Was tun, wenn man bereits eine Kasse in Verwendung hat?

Fragen Sie bei Ihrem Kassenhersteller nach Aufrüstungsmöglichkeiten. Wenn Sie in ein neues System investieren, lassen Sie sich bestätigen, dass es auch die Erfordernisse für 2017 erfüllt. Ab 1. Jänner 2017 muss zusätzlich eine technische Sicherheitseinrichtung im Kassensystem vorhanden sein.

Ab 1. Jänner 2016 gilt weiters die Belegerteilungspflicht. Was bedeutet das?

Bei Barzahlungen hat der Unternehmer dem Käufer einen Beleg auszuhändigen. Dieser muss entgegengenommen und bis außerhalb des Geschäfts für Zwecke der Kontrolle mitgenommen werden. Der Unternehmer muss vom Beleg eine Durchschrift oder elektronische Abspeicherung machen und wie alle Buchungsunterlagen sieben Jahre aufbewahren. Ein Tipp: Wird gleich eine ordnungsgemäße Rechnung inklusive UID-Nummer bzw.
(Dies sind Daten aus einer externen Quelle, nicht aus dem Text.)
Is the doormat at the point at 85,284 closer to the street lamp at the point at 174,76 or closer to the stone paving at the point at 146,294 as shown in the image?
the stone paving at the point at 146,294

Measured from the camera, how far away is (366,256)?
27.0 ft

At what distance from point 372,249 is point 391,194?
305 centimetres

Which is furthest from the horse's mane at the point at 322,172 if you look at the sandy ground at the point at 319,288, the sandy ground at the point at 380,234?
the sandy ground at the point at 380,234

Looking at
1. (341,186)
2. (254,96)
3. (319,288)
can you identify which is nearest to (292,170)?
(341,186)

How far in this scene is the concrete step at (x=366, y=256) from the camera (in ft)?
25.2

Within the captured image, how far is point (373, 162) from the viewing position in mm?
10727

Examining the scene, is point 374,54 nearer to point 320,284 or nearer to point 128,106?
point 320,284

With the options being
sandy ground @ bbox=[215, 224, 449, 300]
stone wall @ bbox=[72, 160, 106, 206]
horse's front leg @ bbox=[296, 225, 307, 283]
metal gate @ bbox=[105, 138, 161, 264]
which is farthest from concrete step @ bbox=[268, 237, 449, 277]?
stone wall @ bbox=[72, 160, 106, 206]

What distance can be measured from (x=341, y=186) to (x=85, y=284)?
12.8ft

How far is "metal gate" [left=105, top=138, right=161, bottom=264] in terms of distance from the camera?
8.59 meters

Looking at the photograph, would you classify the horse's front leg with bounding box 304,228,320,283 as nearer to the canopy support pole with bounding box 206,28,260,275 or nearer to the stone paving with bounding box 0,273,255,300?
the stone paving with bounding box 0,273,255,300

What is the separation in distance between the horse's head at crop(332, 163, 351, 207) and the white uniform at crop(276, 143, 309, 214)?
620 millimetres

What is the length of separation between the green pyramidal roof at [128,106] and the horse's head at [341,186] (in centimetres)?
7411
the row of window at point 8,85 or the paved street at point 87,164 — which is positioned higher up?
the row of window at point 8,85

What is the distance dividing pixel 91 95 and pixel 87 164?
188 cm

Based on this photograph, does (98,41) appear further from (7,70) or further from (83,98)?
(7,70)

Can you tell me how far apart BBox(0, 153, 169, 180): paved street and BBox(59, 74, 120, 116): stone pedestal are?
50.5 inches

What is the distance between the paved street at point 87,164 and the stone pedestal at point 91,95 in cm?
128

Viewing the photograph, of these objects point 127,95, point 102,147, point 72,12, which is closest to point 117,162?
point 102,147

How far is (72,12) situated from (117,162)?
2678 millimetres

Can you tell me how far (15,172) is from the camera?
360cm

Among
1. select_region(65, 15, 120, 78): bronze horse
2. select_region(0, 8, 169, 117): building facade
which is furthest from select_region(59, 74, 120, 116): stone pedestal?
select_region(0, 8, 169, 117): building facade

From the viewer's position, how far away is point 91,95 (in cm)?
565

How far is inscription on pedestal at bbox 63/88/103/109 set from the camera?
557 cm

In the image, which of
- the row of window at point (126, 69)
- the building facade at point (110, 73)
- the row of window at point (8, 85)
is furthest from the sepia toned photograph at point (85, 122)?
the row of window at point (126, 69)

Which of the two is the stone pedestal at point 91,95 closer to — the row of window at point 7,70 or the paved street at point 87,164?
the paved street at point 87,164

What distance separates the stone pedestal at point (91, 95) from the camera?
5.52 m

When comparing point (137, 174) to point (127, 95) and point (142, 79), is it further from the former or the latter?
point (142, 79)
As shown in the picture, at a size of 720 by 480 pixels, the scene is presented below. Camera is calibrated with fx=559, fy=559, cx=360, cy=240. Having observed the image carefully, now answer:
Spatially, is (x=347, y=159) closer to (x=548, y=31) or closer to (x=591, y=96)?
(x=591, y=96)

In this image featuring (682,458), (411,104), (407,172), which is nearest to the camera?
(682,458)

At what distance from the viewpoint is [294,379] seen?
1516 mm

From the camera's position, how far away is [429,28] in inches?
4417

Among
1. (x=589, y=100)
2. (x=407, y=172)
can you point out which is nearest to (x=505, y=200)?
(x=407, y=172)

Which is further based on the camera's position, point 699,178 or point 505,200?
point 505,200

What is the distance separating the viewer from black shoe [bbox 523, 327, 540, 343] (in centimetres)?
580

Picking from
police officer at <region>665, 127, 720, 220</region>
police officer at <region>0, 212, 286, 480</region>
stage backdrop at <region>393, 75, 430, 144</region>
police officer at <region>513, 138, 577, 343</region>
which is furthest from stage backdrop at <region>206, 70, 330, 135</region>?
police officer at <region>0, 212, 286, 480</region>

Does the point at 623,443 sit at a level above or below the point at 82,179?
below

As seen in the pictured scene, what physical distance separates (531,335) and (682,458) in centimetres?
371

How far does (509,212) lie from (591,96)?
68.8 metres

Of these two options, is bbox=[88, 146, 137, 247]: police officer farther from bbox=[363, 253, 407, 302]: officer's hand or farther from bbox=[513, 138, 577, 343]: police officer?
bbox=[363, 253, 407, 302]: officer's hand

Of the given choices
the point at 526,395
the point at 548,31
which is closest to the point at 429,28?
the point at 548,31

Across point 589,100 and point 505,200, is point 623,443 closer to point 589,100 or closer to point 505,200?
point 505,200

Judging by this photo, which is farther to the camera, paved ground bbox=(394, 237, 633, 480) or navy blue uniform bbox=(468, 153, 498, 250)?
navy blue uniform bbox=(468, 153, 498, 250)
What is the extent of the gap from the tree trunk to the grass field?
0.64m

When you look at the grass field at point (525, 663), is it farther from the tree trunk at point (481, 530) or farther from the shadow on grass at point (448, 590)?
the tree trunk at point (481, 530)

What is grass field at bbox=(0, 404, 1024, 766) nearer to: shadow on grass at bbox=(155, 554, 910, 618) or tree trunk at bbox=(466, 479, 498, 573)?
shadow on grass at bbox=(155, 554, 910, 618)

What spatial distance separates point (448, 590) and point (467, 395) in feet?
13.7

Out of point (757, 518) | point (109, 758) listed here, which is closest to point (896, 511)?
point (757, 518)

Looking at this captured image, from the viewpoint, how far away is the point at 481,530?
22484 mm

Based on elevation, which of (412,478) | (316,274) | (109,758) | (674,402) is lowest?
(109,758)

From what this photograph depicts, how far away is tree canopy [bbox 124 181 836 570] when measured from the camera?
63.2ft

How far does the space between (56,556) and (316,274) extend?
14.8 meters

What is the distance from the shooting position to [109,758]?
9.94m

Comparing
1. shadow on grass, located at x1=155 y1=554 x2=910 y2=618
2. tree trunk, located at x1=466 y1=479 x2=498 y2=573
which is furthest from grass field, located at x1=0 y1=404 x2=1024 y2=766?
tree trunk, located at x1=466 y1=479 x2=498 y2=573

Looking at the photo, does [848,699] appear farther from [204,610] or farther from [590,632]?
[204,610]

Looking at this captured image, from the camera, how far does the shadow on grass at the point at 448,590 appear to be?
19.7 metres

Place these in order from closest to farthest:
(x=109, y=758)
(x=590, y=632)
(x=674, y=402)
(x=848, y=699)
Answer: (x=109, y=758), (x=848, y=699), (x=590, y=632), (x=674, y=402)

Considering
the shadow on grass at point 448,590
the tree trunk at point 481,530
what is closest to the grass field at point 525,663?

Mehrwertsteuerinfos ausgestellt, berechtigt diese zum Vor­steuerabzug.

Werden Unternehmen sofort ab 2016 mit bis zu € 5.000 bestraft, wenn die Barumsätze nicht mittels Registrierkasse erfasst werden?

Nein, im ersten Quartal 2016 gibt es keine finanzstrafrechtlichen Konsequenzen. Laut Finanzministerium werden die Abgabenbehörden „vielmehr die UnternehmerInnen proaktiv unterstützen“. Wird die Registrierkassenpflicht von April bis Ende Juni 2016 nicht erfüllt, ist man straffrei, wenn die Gründe für die Nichterfüllung glaubhaft gemacht werden können. Beispielsweise bei Lieferschwierigkeiten durch einen Kassenhersteller. 

Werden Anschaffung bzw. Umrüstung gefördert?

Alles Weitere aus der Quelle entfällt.